No new defence contracts for Israel military use – Conroy


Australia has not approved any new defence exports for use Israel since ‘high intensity conflict’ began in Gaza, according to the Minister for Defence Industry Pat Conroy.

On ABC Radio National Conroy was asked about Greens claims that Australia had entered into a contract with Israel’s Elbit Systems worth $917 million.

He said that the contract in question was with Korean company Hanwha which had sub-contracted Elbit to build turrets for Australian Defence Force armoured vehicles.

“Even if it flows through the supply chain to Elbit from Hanwha, that is money to build army vehicles for the Australian Army in Australia.

“The Greens are saying that this is supplying arms to Israel, which is incorrect and continues to be incorrect.”

However Conroy did reveal that Australia was not entering any new contracts allowing the export of equipment for use by Israel.

Conroy said: “Well, what I can say to you is since the conflict has begun, we’ve been only approving export permits to Israel for equipment that is returning to Australia for the ADF – that is really, really important.”

​Patricia Karvelas: “Can I just clarify, does that mean you’ve actively said no to contracts that go beyond that?”

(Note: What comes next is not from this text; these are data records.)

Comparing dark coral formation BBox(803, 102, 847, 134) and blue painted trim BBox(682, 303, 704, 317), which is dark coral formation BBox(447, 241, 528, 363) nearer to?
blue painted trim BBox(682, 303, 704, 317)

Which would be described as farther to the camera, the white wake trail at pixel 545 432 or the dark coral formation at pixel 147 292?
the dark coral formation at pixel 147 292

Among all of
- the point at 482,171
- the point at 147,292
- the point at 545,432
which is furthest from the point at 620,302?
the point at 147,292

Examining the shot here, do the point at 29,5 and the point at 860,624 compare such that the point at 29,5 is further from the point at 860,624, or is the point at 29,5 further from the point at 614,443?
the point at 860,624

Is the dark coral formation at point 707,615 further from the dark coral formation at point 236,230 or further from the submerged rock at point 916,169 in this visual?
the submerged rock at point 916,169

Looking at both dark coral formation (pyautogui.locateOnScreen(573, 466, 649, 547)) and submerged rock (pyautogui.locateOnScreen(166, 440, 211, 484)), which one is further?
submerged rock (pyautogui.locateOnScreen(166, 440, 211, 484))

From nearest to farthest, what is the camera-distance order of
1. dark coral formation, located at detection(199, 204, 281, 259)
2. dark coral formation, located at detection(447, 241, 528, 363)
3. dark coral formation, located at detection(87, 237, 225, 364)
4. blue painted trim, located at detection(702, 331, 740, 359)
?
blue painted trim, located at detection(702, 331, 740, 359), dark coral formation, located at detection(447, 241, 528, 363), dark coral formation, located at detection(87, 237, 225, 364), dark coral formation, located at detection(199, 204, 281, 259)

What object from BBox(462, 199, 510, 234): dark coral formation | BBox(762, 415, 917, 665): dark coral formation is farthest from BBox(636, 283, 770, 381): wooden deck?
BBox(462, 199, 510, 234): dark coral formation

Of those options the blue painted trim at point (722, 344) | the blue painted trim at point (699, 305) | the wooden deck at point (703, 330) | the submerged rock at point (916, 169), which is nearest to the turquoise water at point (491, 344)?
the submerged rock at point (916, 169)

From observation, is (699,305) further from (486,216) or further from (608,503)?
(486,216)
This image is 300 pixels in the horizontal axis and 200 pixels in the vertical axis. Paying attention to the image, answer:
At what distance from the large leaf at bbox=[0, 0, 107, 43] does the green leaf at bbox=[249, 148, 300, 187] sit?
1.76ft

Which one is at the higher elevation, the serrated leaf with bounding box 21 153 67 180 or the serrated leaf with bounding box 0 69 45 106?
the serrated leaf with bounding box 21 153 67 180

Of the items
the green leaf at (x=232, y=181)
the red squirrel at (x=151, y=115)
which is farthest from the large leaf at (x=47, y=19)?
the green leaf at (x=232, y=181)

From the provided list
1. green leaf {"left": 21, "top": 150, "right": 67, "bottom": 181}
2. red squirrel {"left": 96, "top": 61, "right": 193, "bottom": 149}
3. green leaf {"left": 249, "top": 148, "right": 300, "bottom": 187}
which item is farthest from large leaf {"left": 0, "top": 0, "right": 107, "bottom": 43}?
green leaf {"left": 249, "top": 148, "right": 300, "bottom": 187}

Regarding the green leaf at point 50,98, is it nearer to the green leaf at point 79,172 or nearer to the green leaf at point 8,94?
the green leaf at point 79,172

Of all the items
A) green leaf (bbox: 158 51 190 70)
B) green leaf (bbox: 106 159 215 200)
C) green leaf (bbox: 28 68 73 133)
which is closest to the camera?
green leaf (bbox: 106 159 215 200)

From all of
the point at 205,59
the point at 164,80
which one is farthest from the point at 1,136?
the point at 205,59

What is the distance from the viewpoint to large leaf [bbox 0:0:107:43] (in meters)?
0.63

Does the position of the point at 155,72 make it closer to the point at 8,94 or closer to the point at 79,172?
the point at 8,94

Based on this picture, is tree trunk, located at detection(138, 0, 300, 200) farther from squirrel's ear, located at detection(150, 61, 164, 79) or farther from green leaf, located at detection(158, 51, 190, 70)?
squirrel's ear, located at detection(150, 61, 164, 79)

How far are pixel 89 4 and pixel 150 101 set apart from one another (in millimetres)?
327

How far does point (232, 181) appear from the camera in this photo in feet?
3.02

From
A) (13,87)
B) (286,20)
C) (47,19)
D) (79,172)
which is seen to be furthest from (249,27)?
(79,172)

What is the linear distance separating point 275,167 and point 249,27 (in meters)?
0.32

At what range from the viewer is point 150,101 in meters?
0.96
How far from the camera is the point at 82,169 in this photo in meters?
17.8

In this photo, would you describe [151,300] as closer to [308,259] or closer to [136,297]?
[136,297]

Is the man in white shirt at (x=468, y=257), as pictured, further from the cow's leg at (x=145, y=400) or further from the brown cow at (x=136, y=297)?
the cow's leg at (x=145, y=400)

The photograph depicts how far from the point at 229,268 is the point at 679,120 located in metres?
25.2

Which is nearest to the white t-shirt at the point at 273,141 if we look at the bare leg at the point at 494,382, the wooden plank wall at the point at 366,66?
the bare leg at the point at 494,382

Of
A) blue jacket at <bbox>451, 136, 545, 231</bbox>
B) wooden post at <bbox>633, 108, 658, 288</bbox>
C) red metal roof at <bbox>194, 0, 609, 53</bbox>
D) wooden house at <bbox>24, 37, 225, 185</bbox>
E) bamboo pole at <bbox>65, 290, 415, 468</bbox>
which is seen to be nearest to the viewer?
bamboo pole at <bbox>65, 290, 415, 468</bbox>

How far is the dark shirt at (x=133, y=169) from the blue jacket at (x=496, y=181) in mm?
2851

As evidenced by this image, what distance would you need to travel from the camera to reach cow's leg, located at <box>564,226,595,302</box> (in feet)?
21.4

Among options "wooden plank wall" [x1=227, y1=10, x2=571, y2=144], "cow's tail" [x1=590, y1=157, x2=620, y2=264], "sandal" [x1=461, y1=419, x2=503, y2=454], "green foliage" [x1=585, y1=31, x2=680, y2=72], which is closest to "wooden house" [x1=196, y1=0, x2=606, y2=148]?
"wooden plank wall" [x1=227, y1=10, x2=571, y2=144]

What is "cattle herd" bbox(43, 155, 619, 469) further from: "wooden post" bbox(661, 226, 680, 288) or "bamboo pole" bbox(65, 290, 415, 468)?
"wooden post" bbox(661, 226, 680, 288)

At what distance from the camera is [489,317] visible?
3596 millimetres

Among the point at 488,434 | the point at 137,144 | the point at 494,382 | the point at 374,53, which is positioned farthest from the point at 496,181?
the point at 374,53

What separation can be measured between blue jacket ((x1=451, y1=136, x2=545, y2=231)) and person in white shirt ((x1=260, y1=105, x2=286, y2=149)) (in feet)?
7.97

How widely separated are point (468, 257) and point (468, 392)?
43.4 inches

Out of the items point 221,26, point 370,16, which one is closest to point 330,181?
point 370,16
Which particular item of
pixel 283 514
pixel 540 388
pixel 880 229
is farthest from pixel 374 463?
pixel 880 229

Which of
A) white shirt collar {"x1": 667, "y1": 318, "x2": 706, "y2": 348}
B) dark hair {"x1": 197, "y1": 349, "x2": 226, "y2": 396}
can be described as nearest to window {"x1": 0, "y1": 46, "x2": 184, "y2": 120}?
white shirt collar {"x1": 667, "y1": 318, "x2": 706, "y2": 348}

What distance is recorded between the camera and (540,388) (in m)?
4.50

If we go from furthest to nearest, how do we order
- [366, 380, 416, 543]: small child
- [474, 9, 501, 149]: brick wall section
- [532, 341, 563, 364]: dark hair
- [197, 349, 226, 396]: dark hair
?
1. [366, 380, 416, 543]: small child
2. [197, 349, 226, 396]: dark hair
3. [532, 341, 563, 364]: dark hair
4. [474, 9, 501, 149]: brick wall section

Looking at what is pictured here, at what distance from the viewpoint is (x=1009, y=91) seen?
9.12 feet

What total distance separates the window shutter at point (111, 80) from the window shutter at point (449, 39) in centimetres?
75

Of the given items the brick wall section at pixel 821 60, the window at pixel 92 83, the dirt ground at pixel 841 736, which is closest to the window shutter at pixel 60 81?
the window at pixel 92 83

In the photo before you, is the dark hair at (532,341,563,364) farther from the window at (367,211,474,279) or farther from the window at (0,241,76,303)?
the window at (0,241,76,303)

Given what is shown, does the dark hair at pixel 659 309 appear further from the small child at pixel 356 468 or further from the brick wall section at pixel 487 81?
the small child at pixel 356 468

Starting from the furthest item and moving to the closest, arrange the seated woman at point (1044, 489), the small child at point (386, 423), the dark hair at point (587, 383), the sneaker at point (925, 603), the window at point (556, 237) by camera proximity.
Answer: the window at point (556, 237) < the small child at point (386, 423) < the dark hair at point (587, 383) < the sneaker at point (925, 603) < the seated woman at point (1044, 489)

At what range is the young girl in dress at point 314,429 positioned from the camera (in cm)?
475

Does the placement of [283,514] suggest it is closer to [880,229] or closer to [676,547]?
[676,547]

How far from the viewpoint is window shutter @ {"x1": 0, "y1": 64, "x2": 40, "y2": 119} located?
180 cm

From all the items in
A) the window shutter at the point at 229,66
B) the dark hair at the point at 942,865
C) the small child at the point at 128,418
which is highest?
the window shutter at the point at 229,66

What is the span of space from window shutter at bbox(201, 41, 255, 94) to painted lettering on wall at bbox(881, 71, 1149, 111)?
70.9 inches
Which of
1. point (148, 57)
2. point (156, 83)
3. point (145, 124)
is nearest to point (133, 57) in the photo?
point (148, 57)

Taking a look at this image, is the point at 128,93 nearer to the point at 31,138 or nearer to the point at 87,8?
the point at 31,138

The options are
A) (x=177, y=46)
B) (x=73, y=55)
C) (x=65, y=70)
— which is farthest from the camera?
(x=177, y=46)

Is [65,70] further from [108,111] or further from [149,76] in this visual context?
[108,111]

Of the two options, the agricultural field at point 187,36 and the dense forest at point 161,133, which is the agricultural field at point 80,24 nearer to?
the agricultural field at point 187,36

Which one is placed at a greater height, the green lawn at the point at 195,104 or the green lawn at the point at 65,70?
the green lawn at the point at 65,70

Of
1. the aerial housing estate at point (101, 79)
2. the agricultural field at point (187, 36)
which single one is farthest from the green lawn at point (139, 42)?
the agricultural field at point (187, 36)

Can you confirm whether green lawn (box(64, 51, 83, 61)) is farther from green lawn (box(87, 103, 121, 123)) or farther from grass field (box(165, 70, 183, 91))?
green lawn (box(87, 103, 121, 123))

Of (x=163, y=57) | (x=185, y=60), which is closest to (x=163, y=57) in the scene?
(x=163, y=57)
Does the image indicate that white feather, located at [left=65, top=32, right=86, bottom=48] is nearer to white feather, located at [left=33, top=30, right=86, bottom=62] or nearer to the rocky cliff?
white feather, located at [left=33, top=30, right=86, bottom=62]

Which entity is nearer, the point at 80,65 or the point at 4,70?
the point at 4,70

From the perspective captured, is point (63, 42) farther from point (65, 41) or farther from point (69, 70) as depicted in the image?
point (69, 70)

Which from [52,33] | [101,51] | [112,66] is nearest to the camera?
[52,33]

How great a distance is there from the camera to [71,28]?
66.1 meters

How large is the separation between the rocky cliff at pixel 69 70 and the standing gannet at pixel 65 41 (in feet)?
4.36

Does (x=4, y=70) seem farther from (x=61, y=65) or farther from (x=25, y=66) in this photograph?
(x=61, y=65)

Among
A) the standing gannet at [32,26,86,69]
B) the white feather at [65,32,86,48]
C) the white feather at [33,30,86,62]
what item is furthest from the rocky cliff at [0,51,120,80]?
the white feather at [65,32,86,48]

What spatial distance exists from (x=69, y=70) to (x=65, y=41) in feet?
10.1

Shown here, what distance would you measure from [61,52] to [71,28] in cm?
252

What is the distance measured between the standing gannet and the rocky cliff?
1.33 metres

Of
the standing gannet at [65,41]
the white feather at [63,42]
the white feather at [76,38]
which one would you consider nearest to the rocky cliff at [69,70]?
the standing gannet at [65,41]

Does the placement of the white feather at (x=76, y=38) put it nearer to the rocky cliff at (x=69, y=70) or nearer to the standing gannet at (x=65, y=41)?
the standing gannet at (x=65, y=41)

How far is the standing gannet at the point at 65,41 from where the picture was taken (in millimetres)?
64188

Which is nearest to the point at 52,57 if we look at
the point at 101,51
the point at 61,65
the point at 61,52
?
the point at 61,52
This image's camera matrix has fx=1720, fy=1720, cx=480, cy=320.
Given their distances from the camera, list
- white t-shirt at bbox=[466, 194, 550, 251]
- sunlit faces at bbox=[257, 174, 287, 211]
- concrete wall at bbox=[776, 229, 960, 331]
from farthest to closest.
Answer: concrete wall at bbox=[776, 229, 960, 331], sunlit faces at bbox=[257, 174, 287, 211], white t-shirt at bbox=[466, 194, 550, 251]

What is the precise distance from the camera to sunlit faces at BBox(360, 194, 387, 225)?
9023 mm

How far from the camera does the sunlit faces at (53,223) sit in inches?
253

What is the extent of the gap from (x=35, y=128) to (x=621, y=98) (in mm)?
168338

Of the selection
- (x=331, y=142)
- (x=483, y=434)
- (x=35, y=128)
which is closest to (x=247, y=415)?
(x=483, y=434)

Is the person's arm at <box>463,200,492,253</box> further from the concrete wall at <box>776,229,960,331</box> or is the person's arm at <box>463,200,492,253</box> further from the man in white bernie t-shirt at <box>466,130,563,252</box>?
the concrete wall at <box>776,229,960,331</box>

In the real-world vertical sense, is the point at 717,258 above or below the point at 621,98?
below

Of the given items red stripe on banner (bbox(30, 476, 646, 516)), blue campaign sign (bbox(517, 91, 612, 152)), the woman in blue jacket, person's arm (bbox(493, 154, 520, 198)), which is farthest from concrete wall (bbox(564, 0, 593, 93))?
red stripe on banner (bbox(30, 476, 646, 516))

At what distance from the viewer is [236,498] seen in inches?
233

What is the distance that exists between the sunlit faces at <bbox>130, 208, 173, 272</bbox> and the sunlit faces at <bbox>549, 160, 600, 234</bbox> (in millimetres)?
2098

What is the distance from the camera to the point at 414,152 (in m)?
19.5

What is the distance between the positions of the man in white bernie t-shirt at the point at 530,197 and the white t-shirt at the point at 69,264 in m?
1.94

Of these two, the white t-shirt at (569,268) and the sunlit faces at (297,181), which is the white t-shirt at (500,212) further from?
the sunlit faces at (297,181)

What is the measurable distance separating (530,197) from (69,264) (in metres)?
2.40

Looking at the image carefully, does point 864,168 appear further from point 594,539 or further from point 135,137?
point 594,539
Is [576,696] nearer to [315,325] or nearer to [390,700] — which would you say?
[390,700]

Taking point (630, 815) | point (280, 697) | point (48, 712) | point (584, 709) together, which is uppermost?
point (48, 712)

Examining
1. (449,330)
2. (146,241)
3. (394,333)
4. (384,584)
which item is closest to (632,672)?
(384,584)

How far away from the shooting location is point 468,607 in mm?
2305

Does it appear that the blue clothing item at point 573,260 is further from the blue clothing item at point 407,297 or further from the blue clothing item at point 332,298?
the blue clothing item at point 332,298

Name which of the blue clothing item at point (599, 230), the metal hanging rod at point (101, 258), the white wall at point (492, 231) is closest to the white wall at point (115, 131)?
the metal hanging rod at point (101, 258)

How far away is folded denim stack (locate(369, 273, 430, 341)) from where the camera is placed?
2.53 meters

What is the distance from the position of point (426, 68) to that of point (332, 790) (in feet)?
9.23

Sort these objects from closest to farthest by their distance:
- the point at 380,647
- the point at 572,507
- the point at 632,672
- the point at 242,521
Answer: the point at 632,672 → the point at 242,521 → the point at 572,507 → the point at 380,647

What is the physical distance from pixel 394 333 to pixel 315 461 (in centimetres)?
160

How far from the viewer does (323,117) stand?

Conroy: “What we’ve been saying is that due to the high intensity nature of this conflict and the complex circumstances we’ve been applying the existing export control system, and since the conflict began, no permits have been approved except for items that have been returned to Australia.

“…That’s an active decision of the war, applying the existing export control system so…the government has only been approving new permits to Israel for equipment for the Australian Defence Force and law enforcement that will be returned to Australia.”

Conroy said the Minister for Defence Richard Marles had responsibility for applying the criteria under Australia’s Defence Export Control system.

He said the government did have some small contracts with Elbit for delivery of capability for the Australian Defence Force.

“Two examples are $9 million to maintain and repair thermal imaging equipment and another contract for some drones for the Australian Army.”